As I am exploring Go (golang.org), I decided I would try my hand at writing what I needed using that. It took some trial, error and exploring the documentation. (If I had done it the other way around, there would have been way less error in the trials, but oh well...)

I wanted to make the audio available for streaming. So I was already dreading having to implement some sort of buffering and what not. But I was pleasantly surprised. Turns out that the part that does the heavy lifting is really quite straight forward thanks to the Go's excellent standard library of packages. All it takes is the code below:
func streamUrl(w http.ResponseWriter, url string) {
 response, _ := http.Get(url)
 defer response.Body.Close()
 reader := io.TeeReader(response.Body, w)

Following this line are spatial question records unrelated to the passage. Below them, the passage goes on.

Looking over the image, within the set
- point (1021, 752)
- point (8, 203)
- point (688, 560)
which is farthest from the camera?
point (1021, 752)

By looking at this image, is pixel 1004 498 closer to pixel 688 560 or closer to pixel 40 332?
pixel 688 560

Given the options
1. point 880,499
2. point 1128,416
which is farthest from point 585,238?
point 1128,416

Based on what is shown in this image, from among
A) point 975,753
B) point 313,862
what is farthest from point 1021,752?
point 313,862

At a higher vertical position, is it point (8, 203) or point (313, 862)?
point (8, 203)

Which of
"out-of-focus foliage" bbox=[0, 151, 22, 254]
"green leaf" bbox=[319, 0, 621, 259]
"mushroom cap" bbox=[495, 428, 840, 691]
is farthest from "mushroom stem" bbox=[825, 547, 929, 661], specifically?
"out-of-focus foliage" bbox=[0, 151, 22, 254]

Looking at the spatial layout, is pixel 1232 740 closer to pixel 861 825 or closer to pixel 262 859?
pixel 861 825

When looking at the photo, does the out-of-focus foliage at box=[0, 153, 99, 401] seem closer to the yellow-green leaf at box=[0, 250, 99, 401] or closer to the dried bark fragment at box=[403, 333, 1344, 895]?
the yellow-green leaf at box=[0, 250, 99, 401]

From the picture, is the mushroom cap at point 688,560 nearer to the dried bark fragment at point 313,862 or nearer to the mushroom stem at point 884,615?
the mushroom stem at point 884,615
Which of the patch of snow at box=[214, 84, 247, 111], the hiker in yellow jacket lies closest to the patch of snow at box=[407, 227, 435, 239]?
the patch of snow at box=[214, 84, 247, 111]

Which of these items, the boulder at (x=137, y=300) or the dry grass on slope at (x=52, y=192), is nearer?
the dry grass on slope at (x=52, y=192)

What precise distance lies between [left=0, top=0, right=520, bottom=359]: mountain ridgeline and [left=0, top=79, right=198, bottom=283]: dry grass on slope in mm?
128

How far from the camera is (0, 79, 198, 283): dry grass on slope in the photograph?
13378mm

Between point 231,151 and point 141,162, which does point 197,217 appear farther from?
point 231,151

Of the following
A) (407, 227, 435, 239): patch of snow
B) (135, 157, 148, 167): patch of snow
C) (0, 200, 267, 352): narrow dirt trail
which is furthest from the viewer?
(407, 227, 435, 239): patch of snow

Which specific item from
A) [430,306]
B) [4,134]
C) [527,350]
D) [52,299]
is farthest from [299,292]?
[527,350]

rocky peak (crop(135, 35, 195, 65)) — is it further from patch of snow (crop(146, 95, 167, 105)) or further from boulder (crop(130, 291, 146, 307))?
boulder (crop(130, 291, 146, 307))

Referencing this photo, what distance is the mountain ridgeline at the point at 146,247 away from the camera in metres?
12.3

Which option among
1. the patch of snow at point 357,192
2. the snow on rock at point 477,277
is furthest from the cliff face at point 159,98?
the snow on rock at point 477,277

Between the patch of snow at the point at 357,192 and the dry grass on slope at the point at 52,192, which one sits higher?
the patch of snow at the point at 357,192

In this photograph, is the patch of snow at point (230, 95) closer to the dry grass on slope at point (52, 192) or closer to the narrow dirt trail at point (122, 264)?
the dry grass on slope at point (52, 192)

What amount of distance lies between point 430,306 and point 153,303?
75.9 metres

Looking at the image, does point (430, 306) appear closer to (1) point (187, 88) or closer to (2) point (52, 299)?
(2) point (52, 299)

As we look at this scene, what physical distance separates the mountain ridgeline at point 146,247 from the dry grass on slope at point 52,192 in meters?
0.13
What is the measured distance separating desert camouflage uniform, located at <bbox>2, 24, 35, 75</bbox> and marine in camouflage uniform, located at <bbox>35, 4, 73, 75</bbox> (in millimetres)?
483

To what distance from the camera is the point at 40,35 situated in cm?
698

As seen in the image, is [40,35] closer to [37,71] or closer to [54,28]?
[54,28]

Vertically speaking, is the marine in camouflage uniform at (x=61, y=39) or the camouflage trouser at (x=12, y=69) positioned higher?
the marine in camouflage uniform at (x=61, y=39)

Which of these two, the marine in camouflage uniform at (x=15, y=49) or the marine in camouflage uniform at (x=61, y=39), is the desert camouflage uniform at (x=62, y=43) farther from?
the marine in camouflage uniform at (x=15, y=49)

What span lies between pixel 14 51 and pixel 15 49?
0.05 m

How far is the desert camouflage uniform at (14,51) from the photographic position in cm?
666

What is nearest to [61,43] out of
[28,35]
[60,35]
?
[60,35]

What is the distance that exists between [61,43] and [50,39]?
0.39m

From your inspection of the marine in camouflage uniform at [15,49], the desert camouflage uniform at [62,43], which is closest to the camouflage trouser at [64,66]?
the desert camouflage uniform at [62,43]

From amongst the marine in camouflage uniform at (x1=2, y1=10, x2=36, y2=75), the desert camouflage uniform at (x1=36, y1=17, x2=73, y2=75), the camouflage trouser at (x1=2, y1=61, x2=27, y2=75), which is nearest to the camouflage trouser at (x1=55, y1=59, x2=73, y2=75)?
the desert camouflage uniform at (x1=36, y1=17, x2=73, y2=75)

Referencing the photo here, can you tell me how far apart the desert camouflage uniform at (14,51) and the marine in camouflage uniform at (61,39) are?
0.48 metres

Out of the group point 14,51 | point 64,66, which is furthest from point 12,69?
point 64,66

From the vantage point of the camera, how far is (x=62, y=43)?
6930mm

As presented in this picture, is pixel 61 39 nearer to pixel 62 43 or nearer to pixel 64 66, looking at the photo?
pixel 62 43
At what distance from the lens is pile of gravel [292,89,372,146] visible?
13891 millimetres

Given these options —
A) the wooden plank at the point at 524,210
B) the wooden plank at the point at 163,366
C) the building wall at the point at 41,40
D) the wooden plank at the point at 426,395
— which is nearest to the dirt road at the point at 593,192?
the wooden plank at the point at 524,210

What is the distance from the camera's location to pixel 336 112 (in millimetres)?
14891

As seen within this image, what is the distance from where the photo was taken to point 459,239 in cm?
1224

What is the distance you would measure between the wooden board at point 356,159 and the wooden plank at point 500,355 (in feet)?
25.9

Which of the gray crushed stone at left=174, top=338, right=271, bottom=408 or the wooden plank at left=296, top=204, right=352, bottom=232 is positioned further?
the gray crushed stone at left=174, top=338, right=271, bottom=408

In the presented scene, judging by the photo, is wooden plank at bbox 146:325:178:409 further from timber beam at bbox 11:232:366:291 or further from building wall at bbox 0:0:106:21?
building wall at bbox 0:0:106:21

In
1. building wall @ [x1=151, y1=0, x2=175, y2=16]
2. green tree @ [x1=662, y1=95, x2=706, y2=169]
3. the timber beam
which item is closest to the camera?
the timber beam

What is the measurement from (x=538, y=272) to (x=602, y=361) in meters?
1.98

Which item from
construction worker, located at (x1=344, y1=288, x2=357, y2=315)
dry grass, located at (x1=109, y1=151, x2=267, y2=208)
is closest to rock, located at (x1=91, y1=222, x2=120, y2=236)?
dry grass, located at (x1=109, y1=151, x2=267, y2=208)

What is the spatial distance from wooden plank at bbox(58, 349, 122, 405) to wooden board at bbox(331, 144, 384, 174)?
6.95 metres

 _, err := ioutil.ReadAll(reader)
 if err != nil {
  log.Println("Error: ", err.Error())
 }
}
This function is passed an http.ResponseWriter stuct and a url. The http.Get() function is invoked which returns a pointer to an http.Response struct the Body of which implements the io.Reader interface. The magic happens thanks to the io.TeeReader function, which takes an io.Reader and an io.Writer, and returns an io.Reader. The documentation states:
TeeReader returns a Reader that writes to w what it reads from r. All reads from r performed through it are matched with corresponding writes to w. There is no internal buffering - the write must complete before the read completes. Any error encountered while writing is reported as a read error. (http://golang.org/pkg/io/#TeeReader)
Which is exactly what I was looking for!

Edit: Thanks to +Michael Gebetsroither for pointing out that io.Copy does the job just as well, while providing cleaner code too!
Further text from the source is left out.